Did Dave Chappelle go too far?
Did Dave Chappelle go too far?
In "The Bird Revelation," he wastes no time walking up to the line, first by boasting that he’s so good at telling jokes that he gets to the punchline first: “And so I kicked her in the p*ssy.” That's a punchline that would offend anyone, especially anyone sensitive to jokes about violence toward women. The crowd was so shocked they could do nothing but laugh. Chappelle then takes the audience on a journey back to the punchline. He pivots to how people think he’s from the projects, but he’s really not; he envied poor kids growing up because they shared a common ground. Chappelle’s family, he says, had just enough money to be broke around white people. He tells the story of the first time he was invited to eat dinner at a white friend’s house. He didn’t want to go, because he'd been taught that white people can't cook. His friend tells him that his mom was making Stove Top Stuffing, a product all kids knew from TV commercials. So he gets excited about eating white-people dinner, until his friend’s mom says that she didn’t know he was going to stay over, and there wasn’t going to be enough food for him. So he . . . “kicked her in the p*ssy.”
Yes, it's a shocking line, and no, he's not advocating for women to literally be kicked in the genitals — he's on his way to making an unexpected connection.
He may not has been as effective when attempting to explore the issue of sexual assault and harassment in Hollywood.
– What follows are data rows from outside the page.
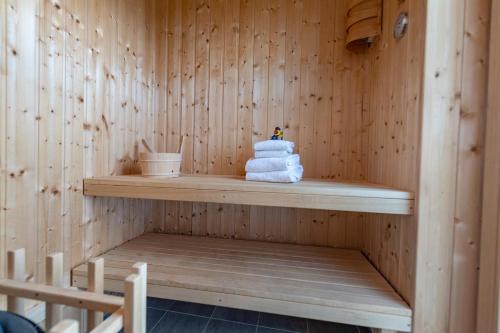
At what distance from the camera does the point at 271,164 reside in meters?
1.39

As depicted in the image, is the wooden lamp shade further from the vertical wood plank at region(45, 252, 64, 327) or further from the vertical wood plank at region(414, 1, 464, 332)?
the vertical wood plank at region(45, 252, 64, 327)

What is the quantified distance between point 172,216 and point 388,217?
4.87ft

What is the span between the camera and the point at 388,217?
53.6 inches

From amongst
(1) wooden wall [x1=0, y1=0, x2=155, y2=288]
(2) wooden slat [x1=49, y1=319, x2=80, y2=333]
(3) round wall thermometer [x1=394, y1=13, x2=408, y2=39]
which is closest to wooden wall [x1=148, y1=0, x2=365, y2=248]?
(1) wooden wall [x1=0, y1=0, x2=155, y2=288]

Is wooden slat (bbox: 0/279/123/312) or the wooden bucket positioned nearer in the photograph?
wooden slat (bbox: 0/279/123/312)

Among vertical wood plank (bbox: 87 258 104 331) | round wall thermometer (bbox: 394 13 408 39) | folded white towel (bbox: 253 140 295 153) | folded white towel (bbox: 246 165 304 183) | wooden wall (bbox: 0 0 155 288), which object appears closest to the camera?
vertical wood plank (bbox: 87 258 104 331)

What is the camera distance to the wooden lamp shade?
1480 mm

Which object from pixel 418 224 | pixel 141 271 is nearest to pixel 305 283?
pixel 418 224

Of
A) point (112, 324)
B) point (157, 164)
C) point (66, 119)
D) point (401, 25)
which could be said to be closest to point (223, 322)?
point (157, 164)

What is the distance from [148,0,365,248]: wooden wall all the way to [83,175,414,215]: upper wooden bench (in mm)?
612

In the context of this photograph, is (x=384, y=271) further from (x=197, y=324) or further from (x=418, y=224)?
(x=197, y=324)

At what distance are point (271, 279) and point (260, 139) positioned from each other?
3.11ft

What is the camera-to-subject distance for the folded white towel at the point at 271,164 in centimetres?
137

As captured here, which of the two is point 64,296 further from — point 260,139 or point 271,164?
point 260,139
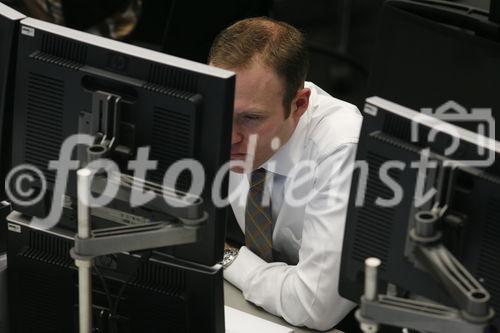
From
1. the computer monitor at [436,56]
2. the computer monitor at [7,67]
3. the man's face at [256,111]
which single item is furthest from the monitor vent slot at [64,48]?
the computer monitor at [436,56]

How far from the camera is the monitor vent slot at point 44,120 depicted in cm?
201

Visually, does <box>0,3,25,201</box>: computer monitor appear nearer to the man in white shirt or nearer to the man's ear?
the man in white shirt

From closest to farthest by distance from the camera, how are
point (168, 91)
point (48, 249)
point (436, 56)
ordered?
1. point (168, 91)
2. point (48, 249)
3. point (436, 56)

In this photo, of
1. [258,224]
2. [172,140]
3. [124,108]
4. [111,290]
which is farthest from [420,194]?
[258,224]

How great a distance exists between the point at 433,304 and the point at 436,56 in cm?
109

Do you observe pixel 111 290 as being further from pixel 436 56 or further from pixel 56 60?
pixel 436 56

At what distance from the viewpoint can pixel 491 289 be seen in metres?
1.84

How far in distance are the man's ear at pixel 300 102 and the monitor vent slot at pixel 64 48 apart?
0.77 m

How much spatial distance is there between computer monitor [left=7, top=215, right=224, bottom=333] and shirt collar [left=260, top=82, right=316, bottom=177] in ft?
2.35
Chappelle has also been getting a ton of negative feedback for joking about the #MeToo movement and the ways in which our country is dealing with rape culture. Many viewers are upset specifically over a bit in "Equanimity" about Louis CK's habit of masturbating in front of women in comedy.
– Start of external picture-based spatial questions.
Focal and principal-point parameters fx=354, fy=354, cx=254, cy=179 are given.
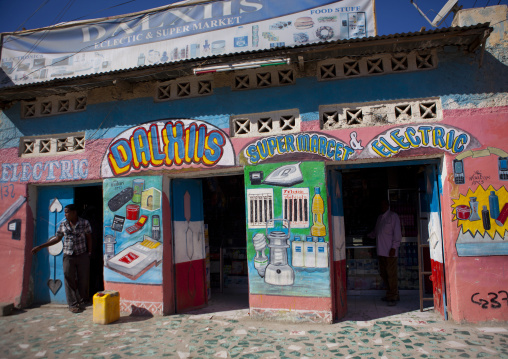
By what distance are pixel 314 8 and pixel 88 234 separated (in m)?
6.84

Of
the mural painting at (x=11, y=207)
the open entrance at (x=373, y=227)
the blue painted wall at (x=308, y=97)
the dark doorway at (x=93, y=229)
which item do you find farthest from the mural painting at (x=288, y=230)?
the mural painting at (x=11, y=207)

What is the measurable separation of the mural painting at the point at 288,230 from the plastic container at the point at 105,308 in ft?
8.23

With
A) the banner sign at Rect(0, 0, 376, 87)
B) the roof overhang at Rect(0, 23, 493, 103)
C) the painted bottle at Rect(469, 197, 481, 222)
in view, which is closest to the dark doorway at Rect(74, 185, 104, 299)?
the roof overhang at Rect(0, 23, 493, 103)

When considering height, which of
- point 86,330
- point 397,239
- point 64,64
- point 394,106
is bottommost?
point 86,330

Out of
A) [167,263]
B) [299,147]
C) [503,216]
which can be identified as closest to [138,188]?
[167,263]

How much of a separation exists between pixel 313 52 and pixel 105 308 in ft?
18.6

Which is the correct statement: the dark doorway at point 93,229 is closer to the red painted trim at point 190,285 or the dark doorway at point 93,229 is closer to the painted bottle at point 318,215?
the red painted trim at point 190,285

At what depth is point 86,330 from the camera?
5934 millimetres

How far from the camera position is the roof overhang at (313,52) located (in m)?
5.48

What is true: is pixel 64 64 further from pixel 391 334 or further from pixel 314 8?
pixel 391 334

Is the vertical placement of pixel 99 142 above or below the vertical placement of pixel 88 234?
above

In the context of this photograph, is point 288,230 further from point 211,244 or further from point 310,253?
point 211,244

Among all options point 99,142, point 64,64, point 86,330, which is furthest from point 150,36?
point 86,330

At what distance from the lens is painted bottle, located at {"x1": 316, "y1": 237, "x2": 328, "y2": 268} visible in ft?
19.4
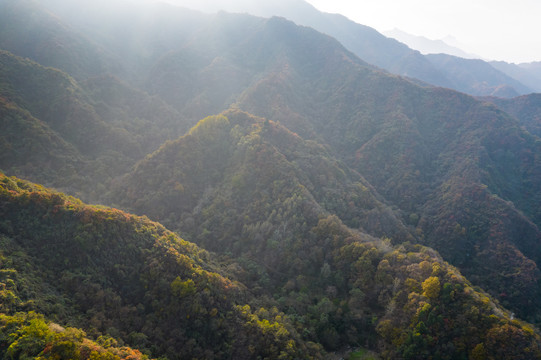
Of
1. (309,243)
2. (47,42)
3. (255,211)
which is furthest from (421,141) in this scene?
(47,42)

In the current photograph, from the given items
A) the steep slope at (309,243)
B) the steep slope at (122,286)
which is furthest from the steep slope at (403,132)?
the steep slope at (122,286)

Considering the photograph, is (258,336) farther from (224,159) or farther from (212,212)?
(224,159)

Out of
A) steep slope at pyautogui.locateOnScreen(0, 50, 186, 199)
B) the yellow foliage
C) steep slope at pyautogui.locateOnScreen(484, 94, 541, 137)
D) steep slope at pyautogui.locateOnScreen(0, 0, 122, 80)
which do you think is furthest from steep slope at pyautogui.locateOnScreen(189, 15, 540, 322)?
steep slope at pyautogui.locateOnScreen(0, 0, 122, 80)

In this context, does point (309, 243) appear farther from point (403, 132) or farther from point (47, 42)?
Result: point (47, 42)

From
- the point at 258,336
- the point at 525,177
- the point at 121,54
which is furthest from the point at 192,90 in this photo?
the point at 525,177

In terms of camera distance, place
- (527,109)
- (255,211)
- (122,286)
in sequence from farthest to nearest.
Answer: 1. (527,109)
2. (255,211)
3. (122,286)

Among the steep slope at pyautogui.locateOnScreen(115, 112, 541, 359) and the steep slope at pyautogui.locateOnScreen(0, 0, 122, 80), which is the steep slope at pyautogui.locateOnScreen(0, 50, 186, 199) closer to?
the steep slope at pyautogui.locateOnScreen(115, 112, 541, 359)
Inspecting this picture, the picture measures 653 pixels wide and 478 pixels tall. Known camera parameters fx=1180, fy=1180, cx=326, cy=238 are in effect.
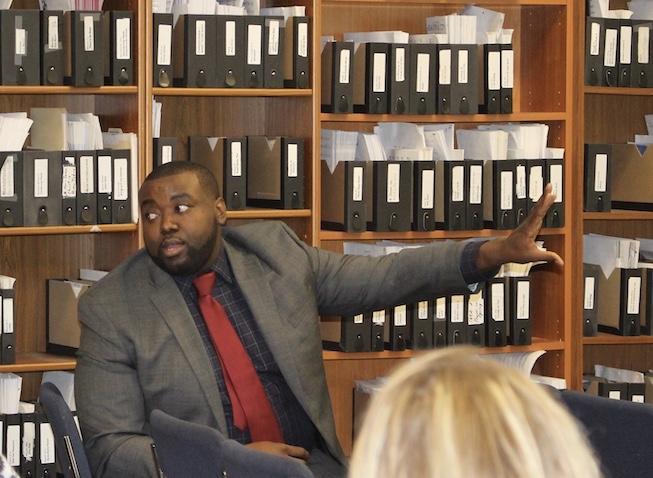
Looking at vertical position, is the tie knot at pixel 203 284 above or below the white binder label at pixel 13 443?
above

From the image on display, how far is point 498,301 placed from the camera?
459 cm

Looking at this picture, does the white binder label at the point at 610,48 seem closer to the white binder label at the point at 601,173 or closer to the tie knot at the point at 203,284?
the white binder label at the point at 601,173

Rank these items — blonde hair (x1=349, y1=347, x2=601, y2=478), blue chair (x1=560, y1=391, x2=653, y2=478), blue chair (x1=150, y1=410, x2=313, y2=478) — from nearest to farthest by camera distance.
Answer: blonde hair (x1=349, y1=347, x2=601, y2=478), blue chair (x1=150, y1=410, x2=313, y2=478), blue chair (x1=560, y1=391, x2=653, y2=478)

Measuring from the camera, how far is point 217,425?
125 inches

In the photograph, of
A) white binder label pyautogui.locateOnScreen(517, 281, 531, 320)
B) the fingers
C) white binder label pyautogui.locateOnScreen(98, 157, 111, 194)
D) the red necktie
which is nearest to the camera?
the fingers

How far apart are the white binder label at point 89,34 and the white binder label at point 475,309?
1712mm

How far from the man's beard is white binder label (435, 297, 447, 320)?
135 cm

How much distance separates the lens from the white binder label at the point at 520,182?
4555mm

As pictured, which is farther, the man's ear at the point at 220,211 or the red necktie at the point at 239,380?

“Louis was like the turning point," Chappelle says. "All these allegations were terrible — I shouldn’t say this — but his allegations were the only ones that made me laugh. When you think about it, he’s jerking off — he’s surprising people."
“I picture all the comics in comedy reading it like, ‘Word!’ It’s terrible, I’m sorry ladies, you’re right. At the same time, Jesus Christ, they took everything from Louis," he says. "It might be disproportionate, I can’t tell, I can't tell."
Chappelle then addresses the women Louis harassed with comments that have been widely criticized. “Show business is just harder than that. Them women sounded like, I hate to say it, they sounded weak. I know it sounds fukked up and I’m not supposed to say that, but one of these ladies was like, ‘Louis C.K. was masturbating while I was on the phone with him.’ bytch, you don’t know how to hang up the phone? How the hell are you going to survive in show business if this is an actual obstacle to your dreams? I know Louis is wrong, I’m just saying, I’m held to a higher standard of accountability than these women are.”